Movable Gateway - Node sync.
In my case I have gateway mounted on a vehicle which travels over specific road to collect data from nodes. My problem is how to choose a proper algorithm that the nodes to be able to speed as much as possible to save battery and in the same to be able to send their data when the while is in reach.
Any suggestion for effective way of doing this ?
( if I leave the nodes in just listening and send a “beam” signal from the gateway periodically to invite the nodes tos edn data - the energy consumption is still big - eg. the node cannot last 2 years with 2 x AAA batteries… need A LOT MORE)
Sounds like a distorted use case for a LoRaWAN deployment and that you perhaps need to read up on ‘normal’ use cases and specifically around node behaviour and class A, B, & C operation. Without something to trigger the nodes they wont know to send and will either be sending on an alarm/predetermined condition or on a pre-programmed timeschedule (which may or may not match with the time of your passing vehicle). In class A the node will only listen for a trigger (your beam signal) in the RX1 or RX2 window after their own TX, which is a chicken and egg problem based on above. Also a given node may or may not be received depending on the range and any clutter intervening between the node and GW and that in turn will be dependent on the TX conditions of the node (power & SF) - higher on either count and you will start to run down battery, lower on either count and you compromise GW ability to hear the node. A static node is usually ‘optimised’ by using ADR - which will train to other GW’s (fixed!) in the area if available, and may evolve to run too short SF and too low TX power if another GW close by (out of your control immediately or at some point in the future as mode GW’s are deployed) and much closer than your mobie vehicle GW so may never get heard. The brief interaction with your mobile GW as it passes will unlikely be enough to cause the node to step up its ADR settings. If you dont use ADR and ‘fix’ on a SF then you move away from LoRaWAN compliance, esp if also fixing channels etc. Class B and Class C offer different operating modes including ability to listen when not in Tx mode, listen on a beaconed timescale etc…but that is not battery friendly and usually associated with powered nodes or nodes where there is regular power top-up (e.g. solar powered/backed up).
What you are describing is more commony associated with e.g. drive by utility meter reading and the players in that market have to adapt and adopt alternate mechanisms to allow use of LoRaWAN. Mobile GW’s are a thing, though some forumites protest or object or claim they are not possible/practical, (on ships and railway truck/carriage convoys etc), but usually to support monitoring of fellow traveller nodes (e.g ship cargo or equipment or nodes on the train rolling stock etc.), not monitoring passed fixed locations. LoRa point to point or point to multipoint and using proprietary implementations may be more suited to what you want to do but that will require you to do you own development or license a solution in and is outside scope of TTN (as TTN is LoRaWAN based) & this forum.
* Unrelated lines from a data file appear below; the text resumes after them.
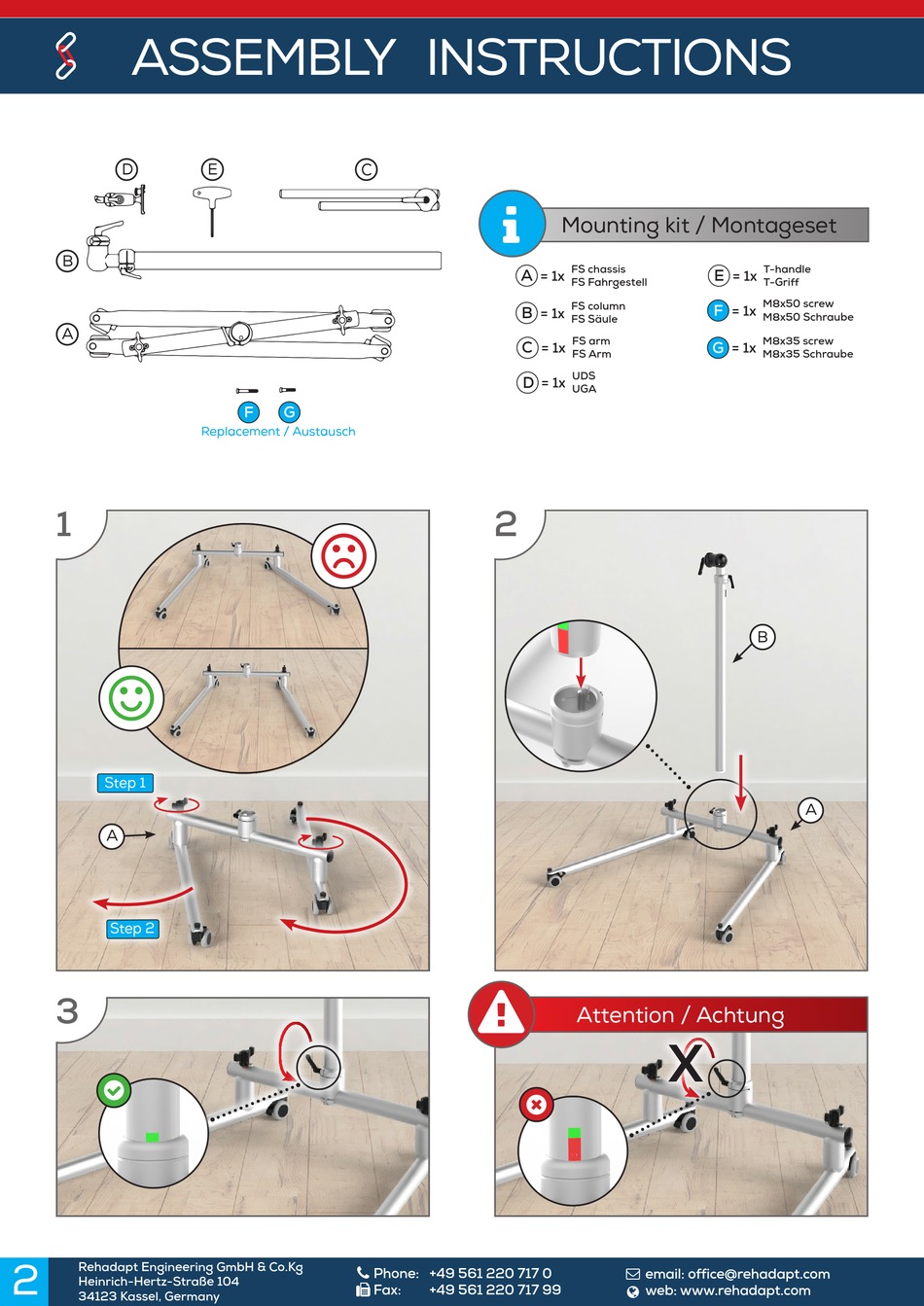 ASSEMBLY INSTRUCTIONS

D E C
B
A

F G
Replacement / Austausch

Mounting kit / Montageset

A = 1x FS chassis
FS Fahrgestell

B = 1x FS column
FS Säule

C = 1x FS arm
FS Arm

D = 1x UDS
UGA

E = 1x T-handle
T-Griff

F = 1x M8x50 screw
M8x50 Schraube

G = 1x M8x35 screw
M8x35 Schraube

1

Step 1
A
Step 2

2

B
A

3

Attention / Achtung

X

2

Rehadapt Engineering GmbH & Co.Kg
Heinrich-Hertz-Straße 104
34123 Kassel, Germany

Phone: +49 561 220 717 0
Fax: +49 561 220 717 99

email: office@rehadapt.com
web: www.rehadapt.com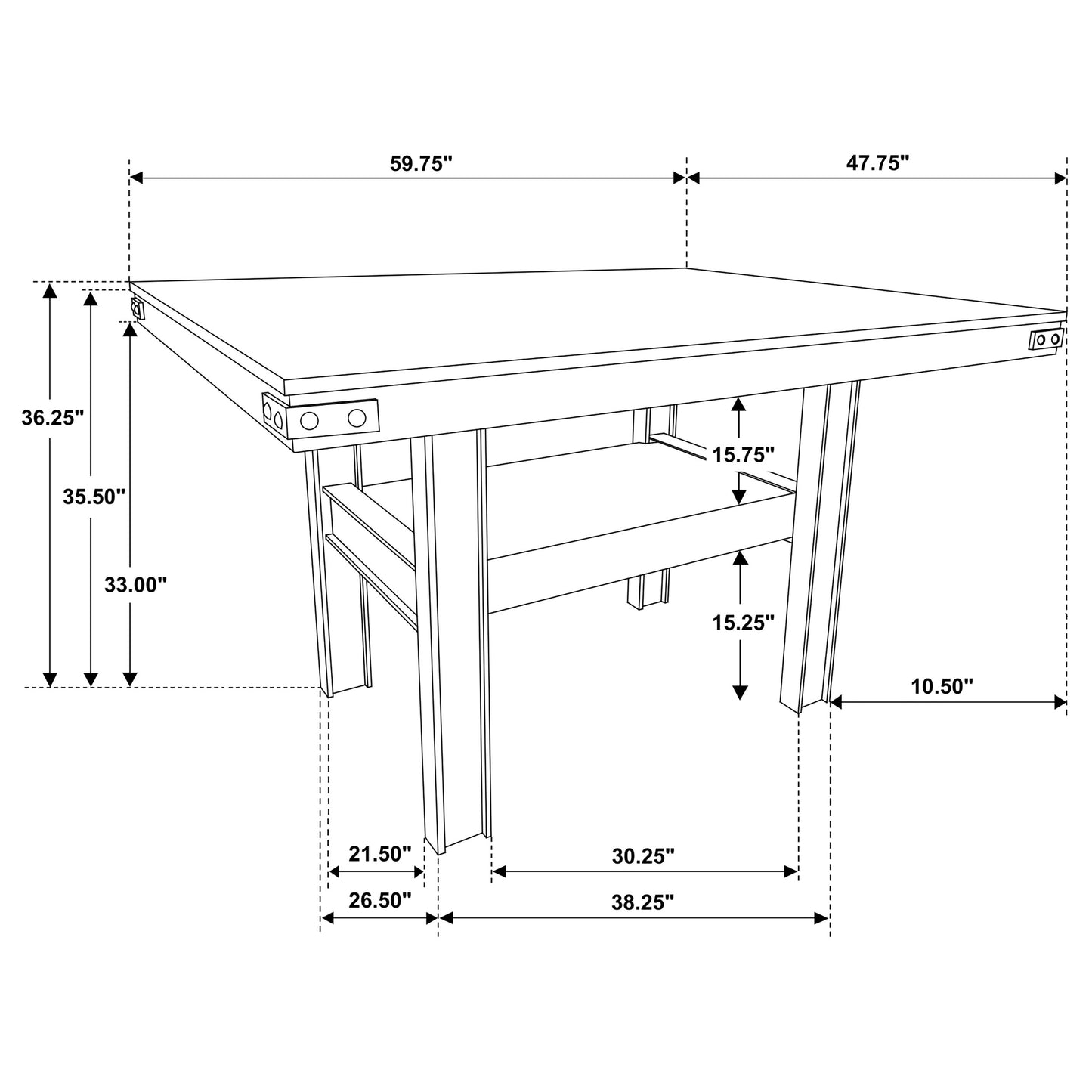 59.75"
47.75"
36.25"
35.50"
33.00"
15.75"
15.25"
10.50"
21.50"
30.25"
26.50"
38.25"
Use no ADR and set fix max Datarate in the software!
Any suggestion for what to read regarding algorithm " LoRa point to point or point to multipoint and using proprietary implementations" that can solve my problem ? e/g/ any example how “drive by utility meter reading” works ?
Ask much as I can understand the ADR will lower energy use in the LoRa but still will consume a lot of energy compare to full sleeping mode cannot and get the node work for years. Also ADR si designed for static gateways and nodes e.g. with moving gateway the chance of missing a report with ADR will be extremally high
ADR saves energy by finding the fastest datarate. But ADR is to slow for nodes or gateways who changes the position.
To save energy programm fix the fastest datarate that will give you the minimum receive range of the node.
Then you will have the maximum batterylifetime.
The solution is to have the nodes in an almost permanent listen mode, the SX126X series devices will consume around 6mA when listening.
Several years operation of the nodes from AAA batteries seems somewhat un-realistic.
It seems that if you could narrow the window the nodes will “listen”, and operate as Class C during that time, you might be able to make it work. (What is power draw for class C operation for 1 or 2 hours per day? or 2 hours 3 days a week?). Any chance of a few square inches of solar on the nodes?
Class B would be useful to you, but not the complete solution. The “moving gateway” problem is a whole other level of complexity given that LoRaWAN is an ALOHA network.
Why not do it properly and install gateways where they’re needed?
It seems that if you could narrow the window the nodes will “listen”
If the node for instance only listens for 1 second in every minute, it means that the ‘Gateway’ would need to be sending out perhaps 120 wake ups every minute. That does not sound very TTN friendly.
And the nodes battery, even though it is only one for about 1 second in every 60, would still only last 6 months or so.
Any chance of a few square inches of solar on the nodes?
Why not go the whole hog and have a solar panel that is big enough to keep the node in RX mode all the time ?